TASK INSTRUCTIONS
Extract the post on Texas primary turnout and redistricting below in full, word for word, leaving out the rows that follow it.

February 29th, 2008 by Jake Bernstein

We’ve talked a bit about what record turnout in the primary will do for down-ballot races in the general election in November. Now it’s time to speculate on what this could mean for the Big Enchiladas of Texas politics — legislative and congressional redistricting. All the jockeying over who is speaker of the state House and the speculation over the governor’s race, much of that is really about who will control the levers of redistricting in 2011.

Every few days when I return to this subject to write a post on the impact of the primary, the early vote numbers just get more intense. (Btw, last day for early voting is today, Friday, February 29.) Charles Kuffner over at Off the Kuff was kind enough to post a pdf of a memo from Professor Richard Murray. The good professor at the University of Houston looked at turnout in 15 of the biggest counties up until Sunday. He extrapolates from the numbers to conclude that conservatively the early vote for Democrats will be about 1.2 million. He further projects that the final vote in the Democratic primary will be about 2.6 million. This would be more voters in the Democratic primary than the days when Texas was completely Democratic and the primary was the only game in town. Granted the state has grown quite a bit since then, but still…

Now to redistricting. The Legislature will likely take it up in 2011 based on the 2010 Census. But drawing maps and defending them in court also depends on past turnout and showing where the voters are. That was a difficult task for Democrats in recent years because of the anemic Democratic turnout. Obviously, if the Democrats win more seats in November and in 2010, then they can make a more persuasive case that they deserve more seats in redistricting. But the turnout numbers this time around will also show how many potential Democratic voters are out there.

Matt Angle who runs the Lone Star Project is working this hard, focusing in part on North Texas where his old boss Martin Frost lost a seat after Tom DeLay redistricted the area. “The problem in [the redistricting of ] ’91 and ’01 was that there weren’t elections that could demonstrate that a Hispanic could win a congressional district in North Texas,” he says. “It was a legal argument.”

If record numbers of Latinos come out in North Texas and Dallas, and Sheriff Lupe Valdez wins a primary against two African Americans and an Anglo challenger, then there is a convincing case to be made that the area deserves another Hispanic congressional seat. The population numbers warrant it. But until now, the voter behavior didn’t. That could change with this primary.

DATA PROVIDED
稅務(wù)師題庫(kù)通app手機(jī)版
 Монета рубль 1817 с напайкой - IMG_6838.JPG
==
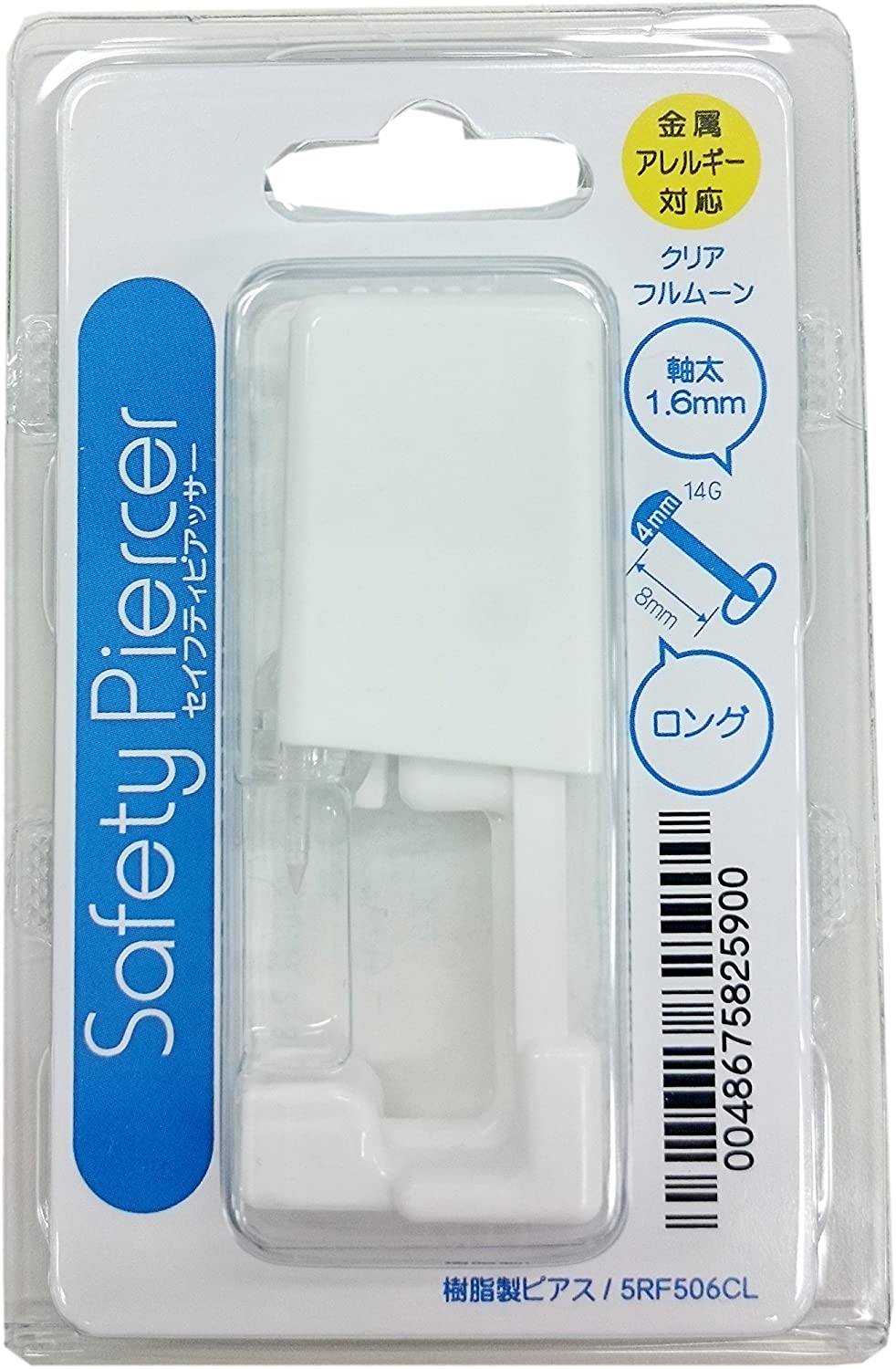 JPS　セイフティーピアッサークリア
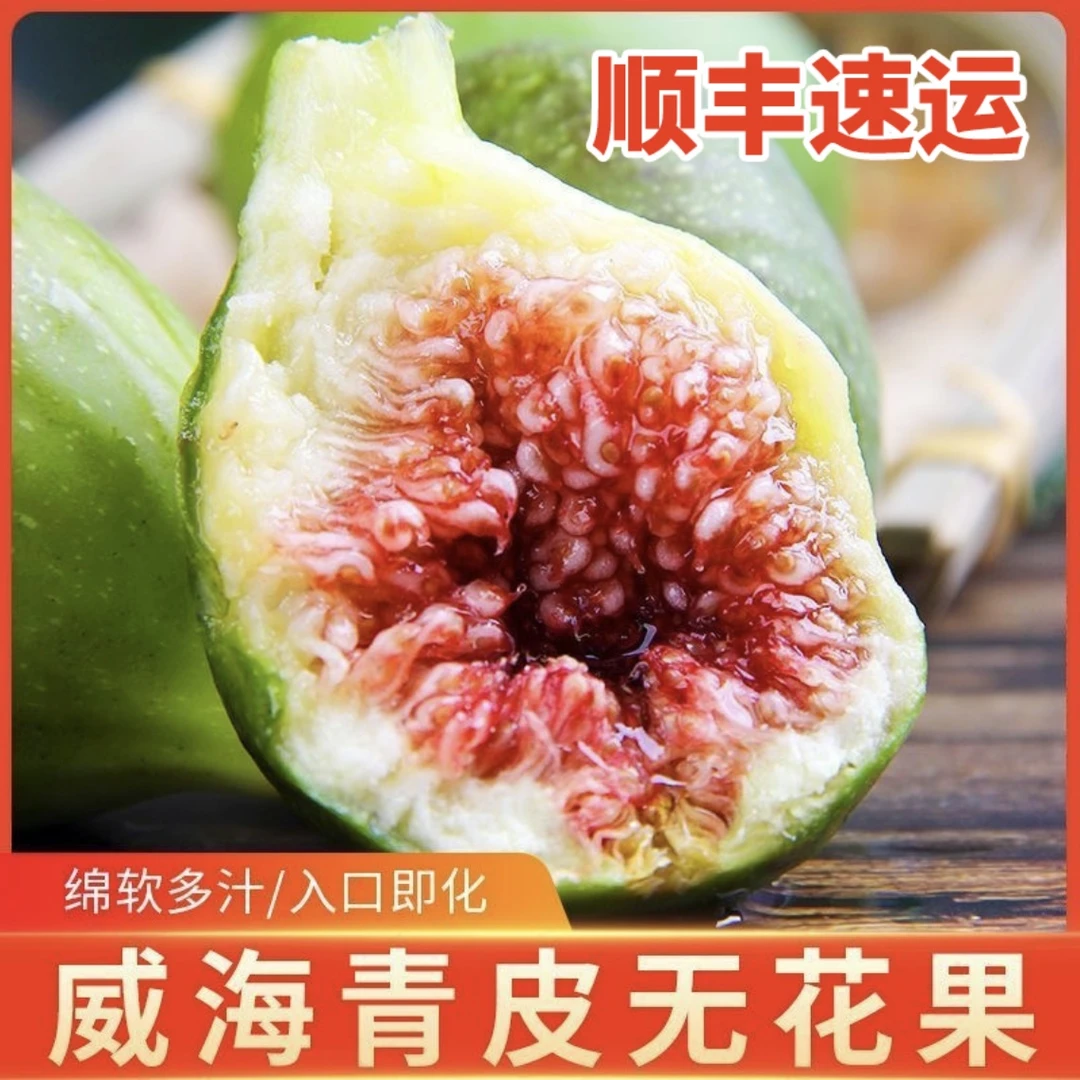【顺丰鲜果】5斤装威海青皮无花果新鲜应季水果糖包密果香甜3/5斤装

OUTPUT FOR THIS TASK
February 29th, 2008 by Jake Bernstein

We’ve talked a bit about what record turnout in the primary will do for down-ballot races in the general election in November. Now it’s time to speculate on what this could mean for the Big Enchiladas of Texas politics — legislative and congressional redistricting. All the jockeying over who is speaker of the state House and the speculation over the governor’s race, much of that is really about who will control the levers of redistricting in 2011.

Every few days when I return to this subject to write a post on the impact of the primary, the early vote numbers just get more intense. (Btw, last day for early voting is today, Friday, February 29.) Charles Kuffner over at Off the Kuff was kind enough to post a pdf of a memo from Professor Richard Murray. The good professor at the University of Houston looked at turnout in 15 of the biggest counties up until Sunday. He extrapolates from the numbers to conclude that conservatively the early vote for Democrats will be about 1.2 million. He further projects that the final vote in the Democratic primary will be about 2.6 million. This would be more voters in the Democratic primary than the days when Texas was completely Democratic and the primary was the only game in town. Granted the state has grown quite a bit since then, but still…

Now to redistricting. The Legislature will likely take it up in 2011 based on the 2010 Census. But drawing maps and defending them in court also depends on past turnout and showing where the voters are. That was a difficult task for Democrats in recent years because of the anemic Democratic turnout. Obviously, if the Democrats win more seats in November and in 2010, then they can make a more persuasive case that they deserve more seats in redistricting. But the turnout numbers this time around will also show how many potential Democratic voters are out there.

Matt Angle who runs the Lone Star Project is working this hard, focusing in part on North Texas where his old boss Martin Frost lost a seat after Tom DeLay redistricted the area. “The problem in [the redistricting of ] ’91 and ’01 was that there weren’t elections that could demonstrate that a Hispanic could win a congressional district in North Texas,” he says. “It was a legal argument.”

If record numbers of Latinos come out in North Texas and Dallas, and Sheriff Lupe Valdez wins a primary against two African Americans and an Anglo challenger, then there is a convincing case to be made that the area deserves another Hispanic congressional seat. The population numbers warrant it. But until now, the voter behavior didn’t. That could change with this primary.